I have started a tradition I have kept up for two whole years of reading one Thomas Hardy novel a year. This year it was Far from the madding crowd, an early novel serialised then published in 1874.

Set in Hardy’s beloved Wessex, Bathsheba Everdene is pursued by three men. Gabriel Oak is a good hearted farmer who loses his farm and any chance of marrying her and becomes a shepherd on her farm.  Farmer Boldwood is a boring bachelor in his forties whose heart is brought to life by a Valentine Bathsheba sends as a joke. From thereon, she feels an obligation to him and it is tragic to see the trouble wrought by one careless action. Sergeant Troy is a dashing soldier who flatters and controls Bathsheba and makes her fall in love for the first time in her life.
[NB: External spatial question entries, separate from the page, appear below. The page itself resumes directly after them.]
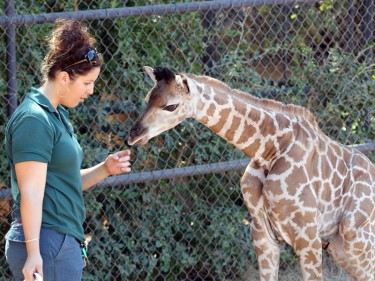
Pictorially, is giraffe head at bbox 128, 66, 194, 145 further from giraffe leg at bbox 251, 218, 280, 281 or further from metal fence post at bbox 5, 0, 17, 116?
metal fence post at bbox 5, 0, 17, 116

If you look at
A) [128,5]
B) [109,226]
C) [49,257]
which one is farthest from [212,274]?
[49,257]

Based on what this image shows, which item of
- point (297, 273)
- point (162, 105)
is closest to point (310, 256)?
point (162, 105)

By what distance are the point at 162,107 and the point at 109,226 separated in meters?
1.76

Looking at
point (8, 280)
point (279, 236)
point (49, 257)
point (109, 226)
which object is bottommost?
point (8, 280)

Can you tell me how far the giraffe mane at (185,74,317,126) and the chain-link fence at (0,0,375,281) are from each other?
86 cm

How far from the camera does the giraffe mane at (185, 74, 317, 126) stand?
15.0 ft

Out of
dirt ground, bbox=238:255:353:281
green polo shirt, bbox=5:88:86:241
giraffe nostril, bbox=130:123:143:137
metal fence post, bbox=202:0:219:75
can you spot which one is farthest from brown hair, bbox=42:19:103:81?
dirt ground, bbox=238:255:353:281

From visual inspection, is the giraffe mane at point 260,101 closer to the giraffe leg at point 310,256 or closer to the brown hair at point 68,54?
the giraffe leg at point 310,256

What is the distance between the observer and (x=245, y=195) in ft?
15.6

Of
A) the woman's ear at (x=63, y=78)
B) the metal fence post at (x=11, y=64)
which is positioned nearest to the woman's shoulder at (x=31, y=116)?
the woman's ear at (x=63, y=78)

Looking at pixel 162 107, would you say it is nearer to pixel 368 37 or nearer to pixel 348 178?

It was the savage tragedy of Tess of the D’Ubervilles, The Mayor of Casterbridge and Jude the Obscure which drew me to Hardy. He writes tragedy better than anyone else I have read. Madding Crowd is a minor tragedy, diluted with pastoral comedy. The comic aspects are interesting mainly from a cultural perspective, the exchanges of the farm workers in the pub on religion and life giving a picture of everyday nineteenth century life through Hardy’s eyes. But the mix is an uneasy one and left me dissatisfied.
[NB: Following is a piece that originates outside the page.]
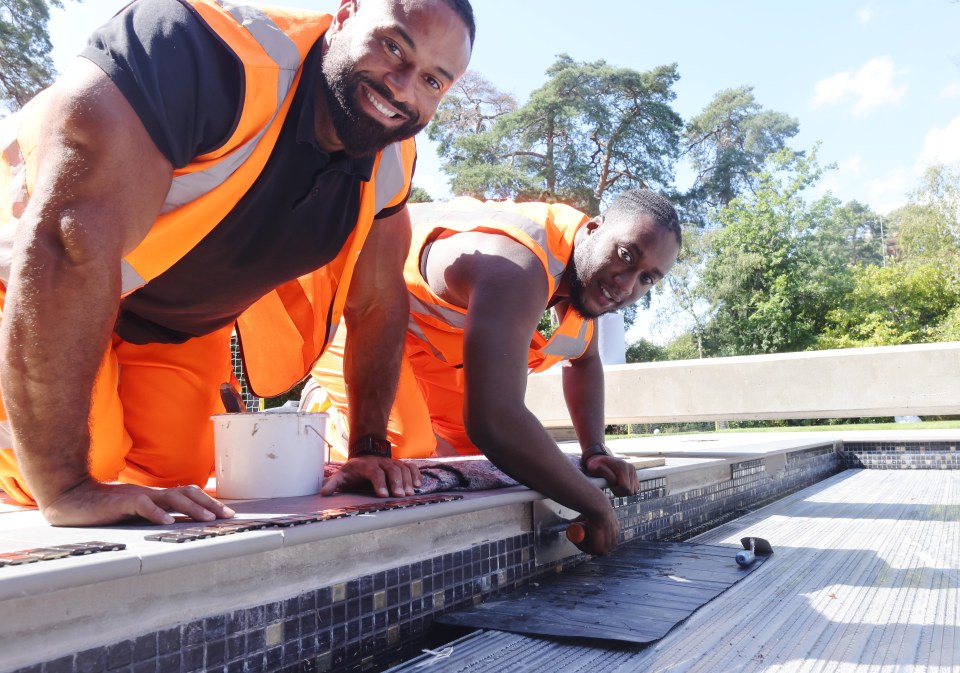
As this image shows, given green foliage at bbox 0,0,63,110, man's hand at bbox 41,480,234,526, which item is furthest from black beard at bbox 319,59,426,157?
green foliage at bbox 0,0,63,110

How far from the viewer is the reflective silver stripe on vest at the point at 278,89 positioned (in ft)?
4.35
The depth of feeling of those favourite works of mine is not there. Hardy doesn’t seem to care or know these characters as well as those in his later works.

Yet it deserves its reputation as an important novel. Bathsheba is a fascinating, nuanced character, especially for a woman character in the nineteenth century. She is not typecast as either pure or evil, but instead as a complex human being with contradictory drives between desire and obligation.